= Danny Fiszman =

English businessman (1945–2011)

Daniel David Fiszman (9 January 1945 – 13 April 2011) was an English diamond dealer, best known as a shareholder in and director of Arsenal Football Club, and played a leading role in the club's move from Highbury to Ashburton Grove, now known as Emirates Stadium.

==Early life==
Fiszman was born in Willesden, North London and was the son of a Belgian Jewish couple who fled the Nazis during World War II.

==Career==
Fiszman made his fortune in diamonds, building Star Diamonds Group which traded in rough diamonds. Star Diamonds Group also owns 16% of Abbeycrest, whose major clients include Argos and Asda. He sold the group in 2007 for £150M, to concentrate on his role in completing Arsenal's new stadium.

Other shareholdings took his total worth to around £236m, ranking him 348th on the 2008 Sunday Times Rich List (351st in 2007, 273rd in 2006, 305th in 2005 and 207th in 2004).

==Arsenal Football Club==
Fiszman bought into Arsenal Football Club and became a board member through his purchase of an 8% stake from his friend David Dein, starting with 10,000 shares in 1991.

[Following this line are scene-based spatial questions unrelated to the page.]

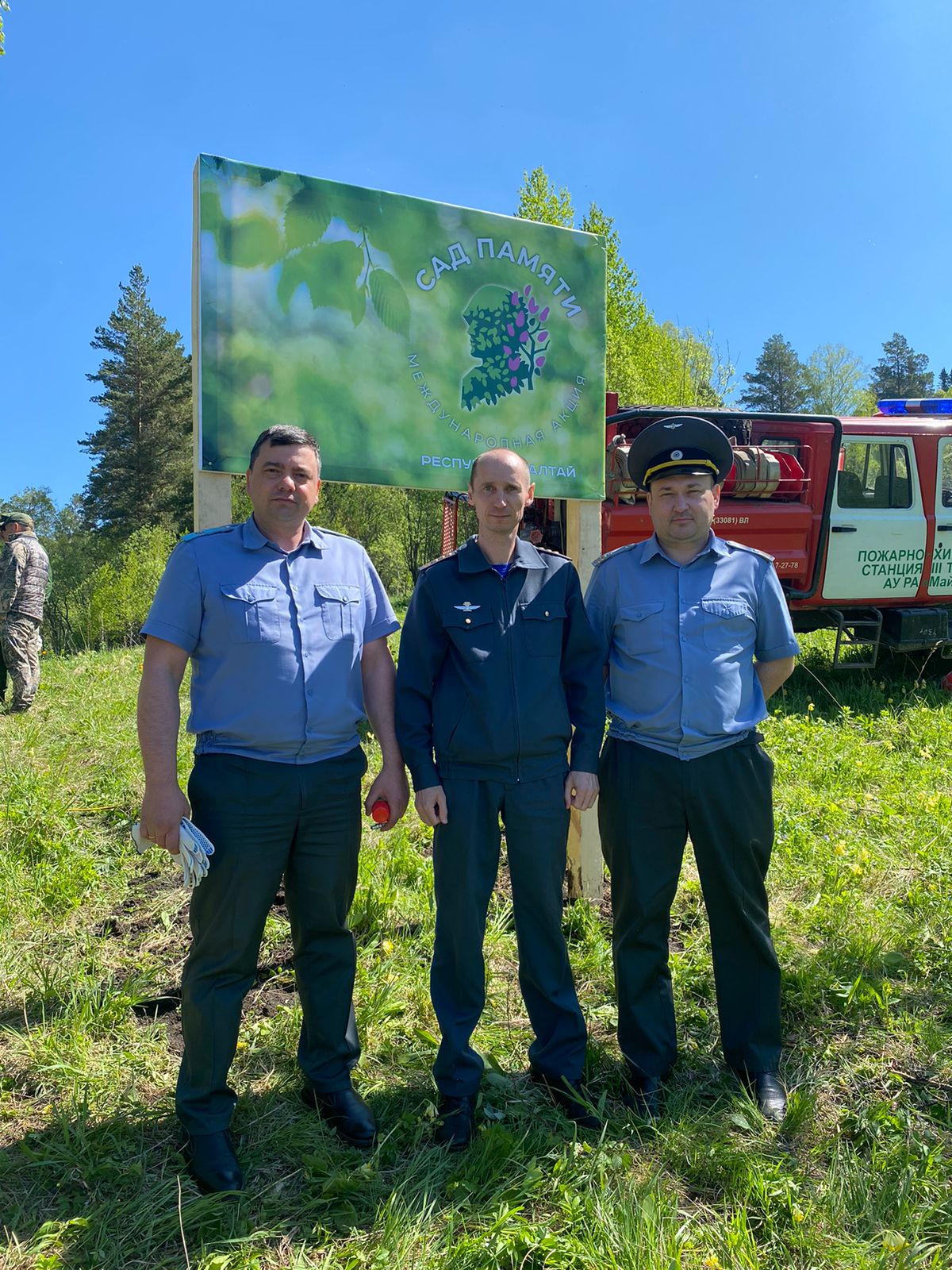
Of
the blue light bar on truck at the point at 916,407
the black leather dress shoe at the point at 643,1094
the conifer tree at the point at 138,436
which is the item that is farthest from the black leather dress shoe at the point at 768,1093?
the conifer tree at the point at 138,436

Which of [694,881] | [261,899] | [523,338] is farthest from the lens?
[694,881]

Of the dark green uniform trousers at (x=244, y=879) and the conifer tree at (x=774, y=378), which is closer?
the dark green uniform trousers at (x=244, y=879)

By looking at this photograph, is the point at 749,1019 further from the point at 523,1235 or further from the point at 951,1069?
the point at 523,1235

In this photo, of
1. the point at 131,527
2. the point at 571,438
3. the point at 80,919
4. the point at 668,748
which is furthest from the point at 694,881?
the point at 131,527

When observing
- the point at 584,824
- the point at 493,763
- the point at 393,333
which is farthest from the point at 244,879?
the point at 393,333

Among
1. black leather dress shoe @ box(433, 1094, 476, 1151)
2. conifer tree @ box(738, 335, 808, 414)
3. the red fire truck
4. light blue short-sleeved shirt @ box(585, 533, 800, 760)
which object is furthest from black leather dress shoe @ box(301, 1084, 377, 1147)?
conifer tree @ box(738, 335, 808, 414)

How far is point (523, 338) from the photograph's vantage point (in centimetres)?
358

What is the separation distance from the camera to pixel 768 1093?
2529mm

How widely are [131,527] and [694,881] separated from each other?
33.6m

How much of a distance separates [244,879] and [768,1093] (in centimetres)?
163

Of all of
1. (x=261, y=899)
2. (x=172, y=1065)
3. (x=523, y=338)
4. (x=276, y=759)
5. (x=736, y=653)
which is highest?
(x=523, y=338)

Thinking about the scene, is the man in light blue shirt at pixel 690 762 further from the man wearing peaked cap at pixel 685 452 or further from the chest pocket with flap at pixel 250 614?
the chest pocket with flap at pixel 250 614

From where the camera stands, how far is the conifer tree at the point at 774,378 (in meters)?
52.3

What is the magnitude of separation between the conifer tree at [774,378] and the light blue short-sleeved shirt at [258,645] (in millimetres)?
53066
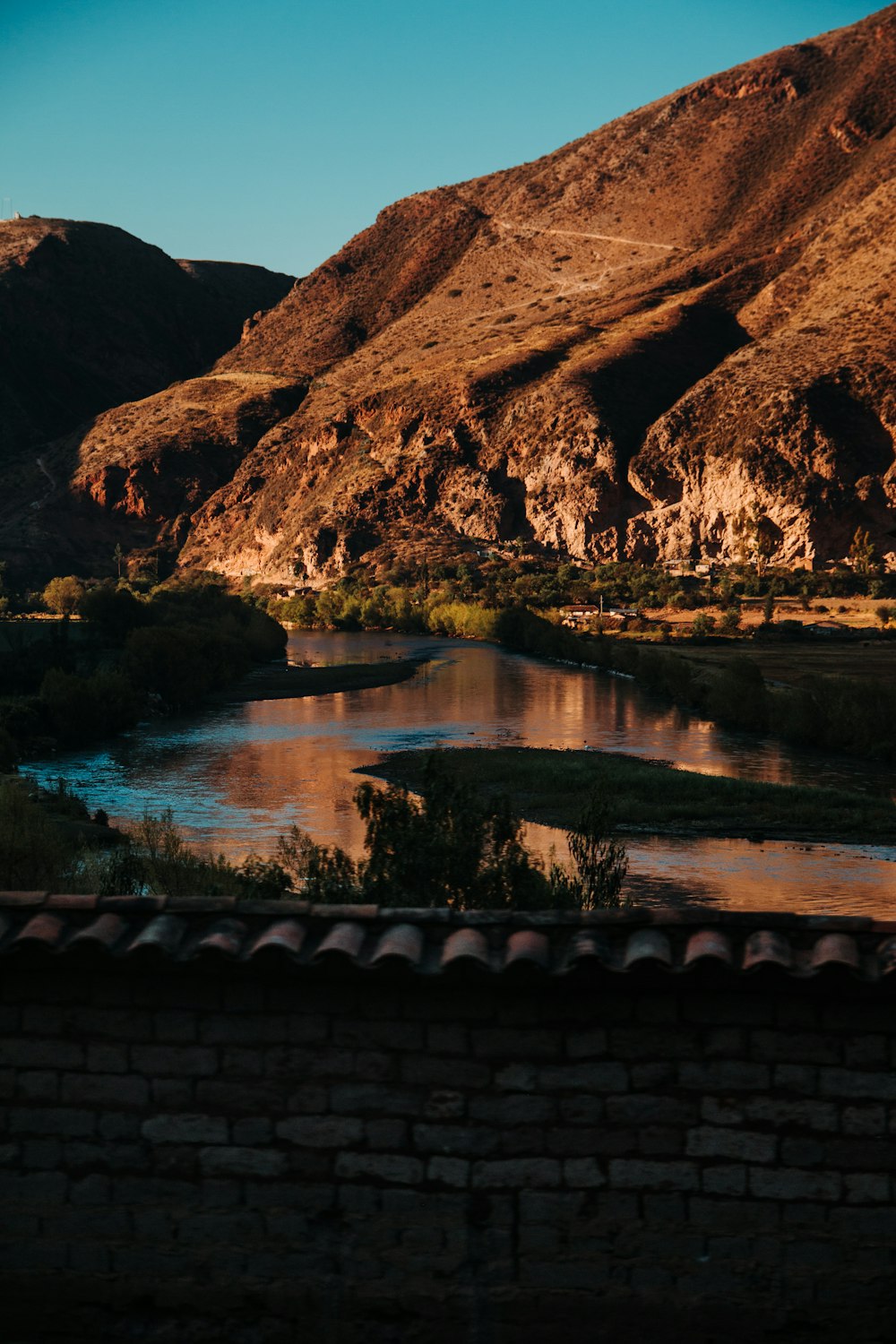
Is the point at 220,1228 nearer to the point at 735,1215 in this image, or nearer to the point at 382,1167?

In March 2007 Fiszman sold a block of 659 shares for over £3.9m to Stan Kroenke Sports Enterprises (KSE). This was a significant sale as reducing his stake to less than 25% resulted in a loss of veto rights over any future changes to the company statutes. Speculation linked this with a move abroad where he would substantially reduce any Capital Gains Tax liability that would come with a sale of his stake in the club. Fiszman stated his desire not sell any more of his shares for the foreseeable future, after the sale of 5,000 ordinary shares to Kroenke takes the American's stake in Arsenal Holdings plc to 12,756 Shares (representing 20.5%). On 27 March 2009 Fiszman sold 5,000 ordinary shares of £1 each in Arsenal Holdings plc to KSE, UK, Inc, at a price of £8,500 per share. On 11 April 2011, two days before his death, he sold his Arsenal shares amounting to 16.11% of club's stake to KSE, due to his declining health.

==Personal life==
Fiszman and his wife Sally lived in St Prex near Geneva, Switzerland. His hobbies included running and flying – he was a fully qualified commercial jet pilot. Fiszman had been undergoing treatment for throat cancer at the time of his death. He died on 13 April 2011, aged 66.